Document section:
******************************

01/09/2006: Ritter v Hitchens
Bob Geiger has this great post and link to the audio of the debate Scott Ritter, former United Nations weapons inspector in Iraq and Iraq-war proponent Christopher Hitchens - over the Iraq conflict.
[Podcast- 1 hour and 40 min. -of the debate available at this link.]
Scott had many more *facts* of the basic background political policies and historical issues under Saddam that ultimately led to the AUMF and the current conflict. But, also, his critique of the conflict in conjunction with our American goals and values:
”…I will tell you this, as an intelligence officer who spent 12 years wrestling with difficult issues, including trying to solve difficult problems: You can't solve a problem until you first define the problem. Any solution void of a definition is no solution at all because what is it you're trying to solve? On the case of Iraq, we must take a look at how we got there. That is the foundation of our involvement and, ladies and gentlemen, it is as corrupt a foundation as you can possibly imagine.
When I speak of war in Iraq, let's personalize it for a second. Let's speak of 161,000 American soldiers, sailors, airmen and Marines who are over there serving their nation, our nation. They're ours. They belong to us. They wear our uniform. On their shoulders, our flag is sewn. And they're willing to make the ultimate sacrifice in defense of our Constitution and this is what we must focus on.
They're not there to die for Iraqis. They're not there to die for anything other than the Constitution of the United States of America. That's the oath they took. To uphold and defend the Constitution against all enemies foreign and domestic. What is the Constitution? Why is it so important? Well, ladies and gentlemen, it is the document that defines who we are and what we are as a nation, as a people. A nation of laws – the rule of law is absolute, which means due process is absolute.

******************************

Information given:

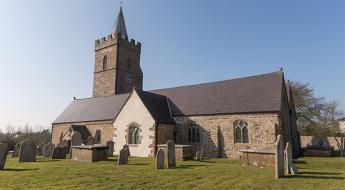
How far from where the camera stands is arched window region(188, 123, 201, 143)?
953 inches

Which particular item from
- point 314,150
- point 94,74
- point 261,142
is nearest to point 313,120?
point 314,150

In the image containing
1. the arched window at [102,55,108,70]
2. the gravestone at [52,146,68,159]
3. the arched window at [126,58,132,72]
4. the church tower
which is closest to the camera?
the gravestone at [52,146,68,159]

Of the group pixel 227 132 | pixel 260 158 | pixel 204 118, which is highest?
pixel 204 118

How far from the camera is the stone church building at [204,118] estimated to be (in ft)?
69.6

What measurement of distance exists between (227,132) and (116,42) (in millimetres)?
25313

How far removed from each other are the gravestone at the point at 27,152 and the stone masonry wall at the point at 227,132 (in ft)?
42.1

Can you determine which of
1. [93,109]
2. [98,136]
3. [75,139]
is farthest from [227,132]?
[93,109]

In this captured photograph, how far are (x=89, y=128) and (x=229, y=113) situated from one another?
17.7 meters

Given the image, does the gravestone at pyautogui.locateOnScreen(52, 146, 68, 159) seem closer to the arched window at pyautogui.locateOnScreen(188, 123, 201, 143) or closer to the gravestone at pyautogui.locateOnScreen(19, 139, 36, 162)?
the gravestone at pyautogui.locateOnScreen(19, 139, 36, 162)

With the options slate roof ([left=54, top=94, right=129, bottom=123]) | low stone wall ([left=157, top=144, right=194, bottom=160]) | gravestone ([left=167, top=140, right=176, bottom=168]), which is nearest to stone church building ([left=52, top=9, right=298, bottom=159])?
slate roof ([left=54, top=94, right=129, bottom=123])

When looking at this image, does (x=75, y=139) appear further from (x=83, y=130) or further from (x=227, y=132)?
(x=227, y=132)

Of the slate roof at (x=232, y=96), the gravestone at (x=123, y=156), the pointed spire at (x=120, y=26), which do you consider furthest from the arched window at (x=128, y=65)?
the gravestone at (x=123, y=156)

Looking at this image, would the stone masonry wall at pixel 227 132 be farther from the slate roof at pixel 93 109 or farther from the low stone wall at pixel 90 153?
the slate roof at pixel 93 109

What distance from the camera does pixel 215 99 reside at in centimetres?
2517
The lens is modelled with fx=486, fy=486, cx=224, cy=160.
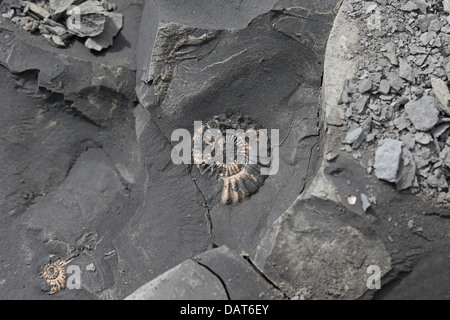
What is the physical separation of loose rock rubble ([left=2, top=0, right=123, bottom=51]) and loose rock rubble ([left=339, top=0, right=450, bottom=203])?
191 cm

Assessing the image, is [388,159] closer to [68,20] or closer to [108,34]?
[108,34]

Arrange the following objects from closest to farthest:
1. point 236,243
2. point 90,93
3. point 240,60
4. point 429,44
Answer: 1. point 429,44
2. point 236,243
3. point 240,60
4. point 90,93

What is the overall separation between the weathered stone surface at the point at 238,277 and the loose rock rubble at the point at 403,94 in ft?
3.07

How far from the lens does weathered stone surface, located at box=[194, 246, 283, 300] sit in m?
2.86

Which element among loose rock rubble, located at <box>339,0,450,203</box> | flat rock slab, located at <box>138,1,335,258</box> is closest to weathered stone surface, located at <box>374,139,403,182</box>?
loose rock rubble, located at <box>339,0,450,203</box>

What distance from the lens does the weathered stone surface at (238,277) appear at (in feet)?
9.38

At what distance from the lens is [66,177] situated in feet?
13.3

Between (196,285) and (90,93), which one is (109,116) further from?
(196,285)

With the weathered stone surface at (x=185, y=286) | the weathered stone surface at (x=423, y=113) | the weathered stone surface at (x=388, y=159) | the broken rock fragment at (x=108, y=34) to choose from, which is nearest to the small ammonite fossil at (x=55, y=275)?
the weathered stone surface at (x=185, y=286)

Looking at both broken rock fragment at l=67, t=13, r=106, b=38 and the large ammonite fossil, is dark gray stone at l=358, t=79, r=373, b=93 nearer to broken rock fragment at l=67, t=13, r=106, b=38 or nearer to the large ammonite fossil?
the large ammonite fossil

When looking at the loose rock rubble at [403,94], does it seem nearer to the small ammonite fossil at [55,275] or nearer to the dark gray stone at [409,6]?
the dark gray stone at [409,6]

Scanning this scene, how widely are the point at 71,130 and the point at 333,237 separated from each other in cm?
237

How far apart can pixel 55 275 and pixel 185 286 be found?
1.25 meters
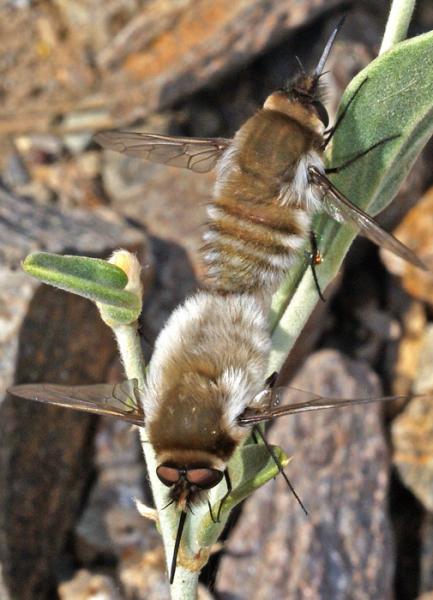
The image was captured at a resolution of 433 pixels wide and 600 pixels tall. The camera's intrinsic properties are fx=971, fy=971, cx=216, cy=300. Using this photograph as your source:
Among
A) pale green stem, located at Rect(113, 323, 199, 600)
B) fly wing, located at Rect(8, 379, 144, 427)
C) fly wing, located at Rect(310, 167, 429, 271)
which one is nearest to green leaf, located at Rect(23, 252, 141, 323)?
pale green stem, located at Rect(113, 323, 199, 600)

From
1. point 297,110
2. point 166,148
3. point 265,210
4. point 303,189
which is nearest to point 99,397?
point 265,210

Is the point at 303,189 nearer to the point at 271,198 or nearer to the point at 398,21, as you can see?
the point at 271,198

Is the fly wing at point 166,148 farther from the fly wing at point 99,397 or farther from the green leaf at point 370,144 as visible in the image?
the fly wing at point 99,397

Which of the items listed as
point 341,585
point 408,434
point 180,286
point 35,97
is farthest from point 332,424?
point 35,97

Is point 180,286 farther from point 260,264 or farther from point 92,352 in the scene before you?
point 260,264

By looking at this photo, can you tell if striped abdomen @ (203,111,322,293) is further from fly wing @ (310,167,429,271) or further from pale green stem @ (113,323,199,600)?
pale green stem @ (113,323,199,600)

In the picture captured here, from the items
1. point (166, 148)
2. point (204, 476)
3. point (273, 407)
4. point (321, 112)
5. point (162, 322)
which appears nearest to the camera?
point (204, 476)
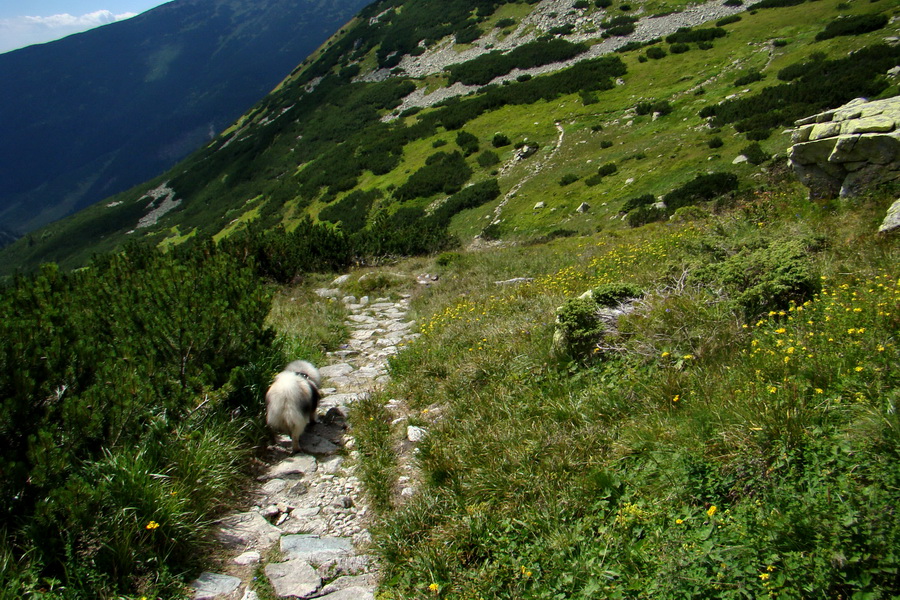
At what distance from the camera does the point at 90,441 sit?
366 centimetres

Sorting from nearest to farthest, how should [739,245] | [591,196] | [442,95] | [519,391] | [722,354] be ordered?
[722,354] < [519,391] < [739,245] < [591,196] < [442,95]

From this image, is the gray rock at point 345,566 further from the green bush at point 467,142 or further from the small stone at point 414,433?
the green bush at point 467,142

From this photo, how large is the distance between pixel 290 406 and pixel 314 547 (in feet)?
5.29

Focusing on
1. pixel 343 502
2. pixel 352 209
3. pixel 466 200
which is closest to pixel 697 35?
pixel 466 200

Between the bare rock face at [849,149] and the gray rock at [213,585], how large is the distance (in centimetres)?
968

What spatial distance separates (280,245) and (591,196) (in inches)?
617

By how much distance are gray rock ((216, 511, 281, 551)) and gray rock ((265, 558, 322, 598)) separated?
1.05 ft

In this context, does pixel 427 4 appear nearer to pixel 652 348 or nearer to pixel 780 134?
pixel 780 134

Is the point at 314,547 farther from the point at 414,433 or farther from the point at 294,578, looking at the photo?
the point at 414,433

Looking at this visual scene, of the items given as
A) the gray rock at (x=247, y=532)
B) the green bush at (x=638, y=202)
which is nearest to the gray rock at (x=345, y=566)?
the gray rock at (x=247, y=532)

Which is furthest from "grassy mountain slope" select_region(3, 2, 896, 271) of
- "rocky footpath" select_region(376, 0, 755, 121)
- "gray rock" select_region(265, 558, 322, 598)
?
"gray rock" select_region(265, 558, 322, 598)

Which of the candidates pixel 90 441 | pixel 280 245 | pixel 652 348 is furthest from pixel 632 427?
pixel 280 245

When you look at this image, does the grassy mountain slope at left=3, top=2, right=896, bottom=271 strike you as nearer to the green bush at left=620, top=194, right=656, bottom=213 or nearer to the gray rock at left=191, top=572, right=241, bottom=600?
the green bush at left=620, top=194, right=656, bottom=213

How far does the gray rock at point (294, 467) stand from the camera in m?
4.65
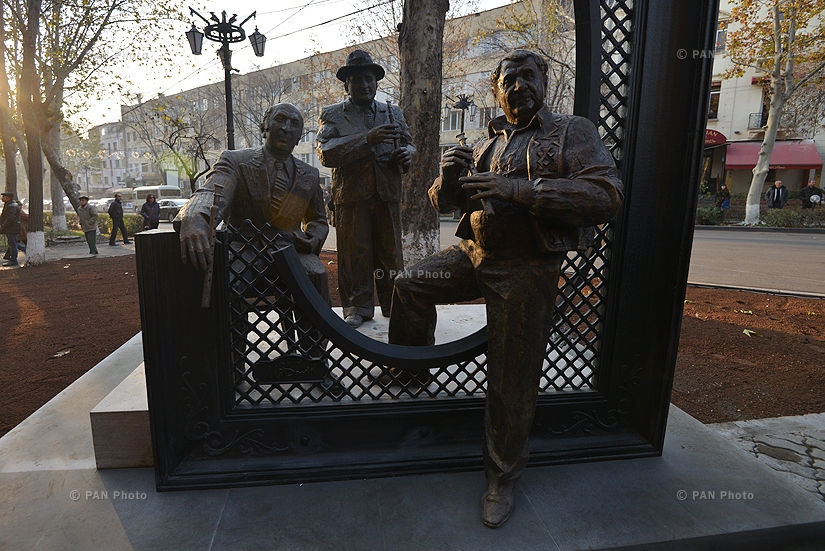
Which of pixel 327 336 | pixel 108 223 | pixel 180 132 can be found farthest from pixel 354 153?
pixel 180 132

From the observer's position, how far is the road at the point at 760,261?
8.14 meters

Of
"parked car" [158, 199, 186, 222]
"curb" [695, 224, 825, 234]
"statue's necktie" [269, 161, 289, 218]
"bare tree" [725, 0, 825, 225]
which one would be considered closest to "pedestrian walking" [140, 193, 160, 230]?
"parked car" [158, 199, 186, 222]

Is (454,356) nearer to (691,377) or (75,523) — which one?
(75,523)

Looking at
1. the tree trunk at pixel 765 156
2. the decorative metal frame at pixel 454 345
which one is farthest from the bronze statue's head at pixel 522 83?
the tree trunk at pixel 765 156

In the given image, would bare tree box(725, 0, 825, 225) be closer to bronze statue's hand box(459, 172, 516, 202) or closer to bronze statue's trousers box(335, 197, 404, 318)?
bronze statue's trousers box(335, 197, 404, 318)

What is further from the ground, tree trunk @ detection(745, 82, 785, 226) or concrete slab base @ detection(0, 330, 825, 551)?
tree trunk @ detection(745, 82, 785, 226)

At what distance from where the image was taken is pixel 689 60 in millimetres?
2543

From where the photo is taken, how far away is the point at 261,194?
3195 millimetres

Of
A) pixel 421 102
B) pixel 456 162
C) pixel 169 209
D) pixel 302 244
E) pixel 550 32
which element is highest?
pixel 550 32

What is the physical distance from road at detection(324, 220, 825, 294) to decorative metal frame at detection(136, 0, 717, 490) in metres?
6.32

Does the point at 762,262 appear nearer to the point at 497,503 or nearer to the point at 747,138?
the point at 497,503

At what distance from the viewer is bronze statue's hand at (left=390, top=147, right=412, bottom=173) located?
395 cm

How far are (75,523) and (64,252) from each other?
1390cm

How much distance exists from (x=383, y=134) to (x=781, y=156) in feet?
84.8
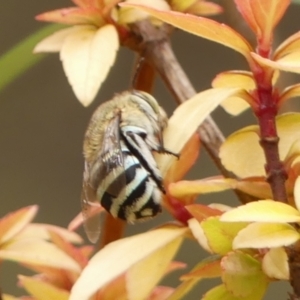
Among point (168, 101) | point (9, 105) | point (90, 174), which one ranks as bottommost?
point (168, 101)

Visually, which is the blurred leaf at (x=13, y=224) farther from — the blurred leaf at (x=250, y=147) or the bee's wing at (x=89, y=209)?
the blurred leaf at (x=250, y=147)

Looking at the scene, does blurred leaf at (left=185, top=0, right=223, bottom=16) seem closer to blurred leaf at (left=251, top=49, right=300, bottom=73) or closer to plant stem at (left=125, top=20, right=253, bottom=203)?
plant stem at (left=125, top=20, right=253, bottom=203)

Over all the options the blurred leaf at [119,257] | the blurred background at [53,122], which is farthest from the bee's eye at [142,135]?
the blurred background at [53,122]

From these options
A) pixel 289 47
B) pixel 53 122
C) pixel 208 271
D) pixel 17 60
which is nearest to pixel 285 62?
pixel 289 47

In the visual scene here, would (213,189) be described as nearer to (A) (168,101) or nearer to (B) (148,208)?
(B) (148,208)

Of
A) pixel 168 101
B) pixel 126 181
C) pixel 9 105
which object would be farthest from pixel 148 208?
pixel 9 105
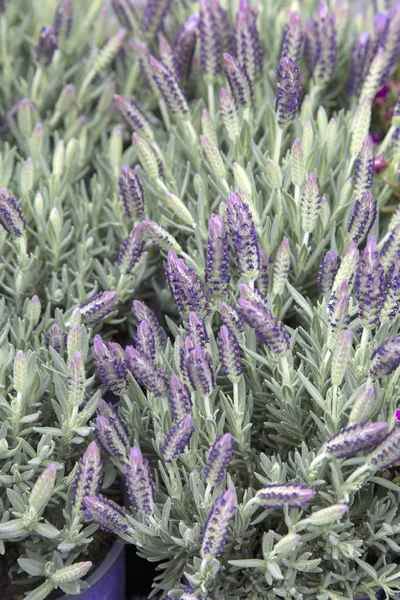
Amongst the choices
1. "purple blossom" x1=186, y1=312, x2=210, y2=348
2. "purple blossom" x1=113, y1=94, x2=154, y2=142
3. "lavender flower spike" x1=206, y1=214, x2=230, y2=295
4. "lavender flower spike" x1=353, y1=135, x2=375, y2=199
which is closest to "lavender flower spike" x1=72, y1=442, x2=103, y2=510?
"purple blossom" x1=186, y1=312, x2=210, y2=348

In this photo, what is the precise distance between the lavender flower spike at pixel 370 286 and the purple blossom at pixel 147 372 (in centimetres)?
36

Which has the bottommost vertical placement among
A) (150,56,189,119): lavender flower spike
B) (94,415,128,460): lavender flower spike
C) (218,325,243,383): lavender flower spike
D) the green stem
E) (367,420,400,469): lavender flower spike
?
(367,420,400,469): lavender flower spike

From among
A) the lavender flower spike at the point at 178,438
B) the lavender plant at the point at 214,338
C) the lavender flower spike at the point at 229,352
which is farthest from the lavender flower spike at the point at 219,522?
the lavender flower spike at the point at 229,352

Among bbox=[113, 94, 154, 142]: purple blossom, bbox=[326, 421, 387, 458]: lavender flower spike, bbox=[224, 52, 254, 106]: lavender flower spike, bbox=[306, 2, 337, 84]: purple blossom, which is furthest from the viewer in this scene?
bbox=[306, 2, 337, 84]: purple blossom

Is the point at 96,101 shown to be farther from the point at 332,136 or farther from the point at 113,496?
the point at 113,496

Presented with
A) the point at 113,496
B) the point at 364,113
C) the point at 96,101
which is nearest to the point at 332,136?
the point at 364,113

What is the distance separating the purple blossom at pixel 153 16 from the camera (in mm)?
2180

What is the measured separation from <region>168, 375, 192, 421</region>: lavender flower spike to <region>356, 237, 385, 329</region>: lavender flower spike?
0.33m

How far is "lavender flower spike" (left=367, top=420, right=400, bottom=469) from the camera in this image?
1.12 meters

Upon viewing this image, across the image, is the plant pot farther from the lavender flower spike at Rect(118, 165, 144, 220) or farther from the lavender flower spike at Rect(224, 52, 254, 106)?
the lavender flower spike at Rect(224, 52, 254, 106)

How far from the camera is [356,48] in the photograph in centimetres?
204

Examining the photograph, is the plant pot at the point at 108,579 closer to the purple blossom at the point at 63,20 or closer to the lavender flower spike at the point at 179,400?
the lavender flower spike at the point at 179,400

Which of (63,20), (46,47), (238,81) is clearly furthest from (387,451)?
(63,20)

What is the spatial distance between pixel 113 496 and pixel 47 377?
0.36 m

******************************

What is being asked: According to the post about the Ritter–Hitchens debate, how long is the podcast of the debate? The material plays no part in what is asked here.

Your response: 1 hour and 40 minutes.